The resounding response from the overwhelming majority is always, “when people think your personal posts are at/about/directed towards them such that they take personal offense, it illustrates their very self-centered world view. And that is a huge problem with why we are exactly where we are right now.” I’ll use an analogy I’ve heard a lot of conservatives make whenever police brutality happens and a black person is killed. They always say, “if he wasn’t doing anything wrong in the first place, he should’ve done what the cop said/not run from the cops/kept his hands on the wheel/not voiced his concerns, etc., etc. (Never mind the fact that plenty of black people who have been killed were obeying orders.) Regardless, under that logic, one could argue that, if you’ve done nothing wrong in electing President trump, you should have nothing to feel attacked over in a Facebook post, right?

I’d also like to discuss this notion of people saying “America is the greatest nation in the world, and illegal immigrants are ruining us.” I agree America is pretty great, but I disagree that illegal immigrants are ruining us. I’m pretty sure your white, pumpkin spice loving BFF Jessica does not want to work in the fields, planting tobacco or wearing a hard hat for a construction job.
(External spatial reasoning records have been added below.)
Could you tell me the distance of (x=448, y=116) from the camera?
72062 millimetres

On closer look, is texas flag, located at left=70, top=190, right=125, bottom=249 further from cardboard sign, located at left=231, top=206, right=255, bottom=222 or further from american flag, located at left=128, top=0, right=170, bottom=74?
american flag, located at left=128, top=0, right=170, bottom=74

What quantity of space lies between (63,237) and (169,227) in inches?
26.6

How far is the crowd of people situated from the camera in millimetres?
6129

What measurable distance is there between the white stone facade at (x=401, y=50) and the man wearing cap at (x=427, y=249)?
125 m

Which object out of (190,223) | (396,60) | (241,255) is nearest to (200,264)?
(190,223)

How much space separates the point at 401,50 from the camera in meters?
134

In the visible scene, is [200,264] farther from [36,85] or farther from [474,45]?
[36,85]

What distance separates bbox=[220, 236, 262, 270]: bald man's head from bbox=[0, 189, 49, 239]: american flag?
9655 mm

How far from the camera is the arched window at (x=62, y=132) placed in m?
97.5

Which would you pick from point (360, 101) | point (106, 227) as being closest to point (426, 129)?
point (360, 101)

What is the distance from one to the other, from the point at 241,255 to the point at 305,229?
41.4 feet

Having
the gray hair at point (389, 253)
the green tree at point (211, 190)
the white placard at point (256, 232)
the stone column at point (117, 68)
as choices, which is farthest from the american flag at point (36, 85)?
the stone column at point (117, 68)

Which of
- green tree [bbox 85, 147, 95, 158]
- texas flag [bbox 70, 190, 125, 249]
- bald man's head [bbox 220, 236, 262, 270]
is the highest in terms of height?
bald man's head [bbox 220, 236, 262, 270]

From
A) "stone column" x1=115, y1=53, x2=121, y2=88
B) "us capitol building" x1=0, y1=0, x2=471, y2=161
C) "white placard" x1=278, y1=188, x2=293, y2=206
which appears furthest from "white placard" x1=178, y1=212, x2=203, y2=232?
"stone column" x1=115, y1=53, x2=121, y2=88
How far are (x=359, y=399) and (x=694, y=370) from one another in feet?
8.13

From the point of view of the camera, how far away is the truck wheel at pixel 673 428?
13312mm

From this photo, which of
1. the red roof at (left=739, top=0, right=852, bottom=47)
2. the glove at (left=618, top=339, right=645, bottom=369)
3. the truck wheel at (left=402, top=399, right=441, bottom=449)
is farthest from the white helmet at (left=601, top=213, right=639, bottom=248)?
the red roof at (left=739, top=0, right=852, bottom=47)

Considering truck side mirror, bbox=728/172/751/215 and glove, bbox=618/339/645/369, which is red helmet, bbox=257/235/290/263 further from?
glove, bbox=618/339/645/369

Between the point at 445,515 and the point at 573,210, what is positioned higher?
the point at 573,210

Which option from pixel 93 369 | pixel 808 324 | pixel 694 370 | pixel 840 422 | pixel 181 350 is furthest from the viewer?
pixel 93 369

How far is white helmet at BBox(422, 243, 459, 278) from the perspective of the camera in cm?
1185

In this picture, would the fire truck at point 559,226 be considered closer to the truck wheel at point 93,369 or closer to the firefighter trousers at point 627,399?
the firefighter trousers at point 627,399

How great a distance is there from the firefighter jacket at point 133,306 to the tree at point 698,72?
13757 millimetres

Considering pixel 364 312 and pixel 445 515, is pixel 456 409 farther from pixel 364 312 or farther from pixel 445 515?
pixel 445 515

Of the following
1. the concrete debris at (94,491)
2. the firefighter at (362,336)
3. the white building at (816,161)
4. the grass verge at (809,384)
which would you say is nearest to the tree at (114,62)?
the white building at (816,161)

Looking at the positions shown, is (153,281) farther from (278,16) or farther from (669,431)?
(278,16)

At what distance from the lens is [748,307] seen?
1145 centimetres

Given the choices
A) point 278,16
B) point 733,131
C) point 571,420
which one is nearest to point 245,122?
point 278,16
And besides, saying that type of thing out loud, over and over for the rest of the world to hear is pretty much the equivalent of the stuck up, puffed up high school jocks who think every guy wants to be them, and every girl wants to get with them. Those poor guys… they have no idea how many “normal” kids are laughing at their shallowness and stupidity. In terms of age, America is the privileged,puffed-up teenager of the world, and boy do we act like it. We really shouldn’t fool ourselves – other countries have been laughing at our immaturity forever.

Maybe what will go down as one of the ugliest facets of this past year’s history, though, is that half of our country did not even vote this election. We fought exclusively for that right, we fought hard, and we don’t even use it? And then what happens? We get a very mentally unstable, sick, narcissistic psychopath by the name of Donald Trump who actually gets elected 45th President of the United States.

And here we are, pining painfully, for an unidentified time in America that half of us believe was truly “great,” a belief held from behind rose tinted glasses, from people who favor living in the past over progress and growth.

A friend of mine in Australia tells me that voting is compulsory there. Failure to vote at a federal election without a valid and sufficient reason is an offense under section 245 of the Commonwealth Electoral act 1918. She says the lines are long, and the wait is hard, but people would much rather take advantage of their privilege to vote than pay the meager fine. She says they treat it like a party. Everyone hangs out and barbecues while waiting in line, and it’s a big celebration of people coming together to sing, talk, and celebrate. No one throws away their opportunity to make a difference like that privileged sister teenager, America.

America, we could truly stand to take a history lesson from others – maybe even from our own nation – if only we could remove those rose colored glasses first.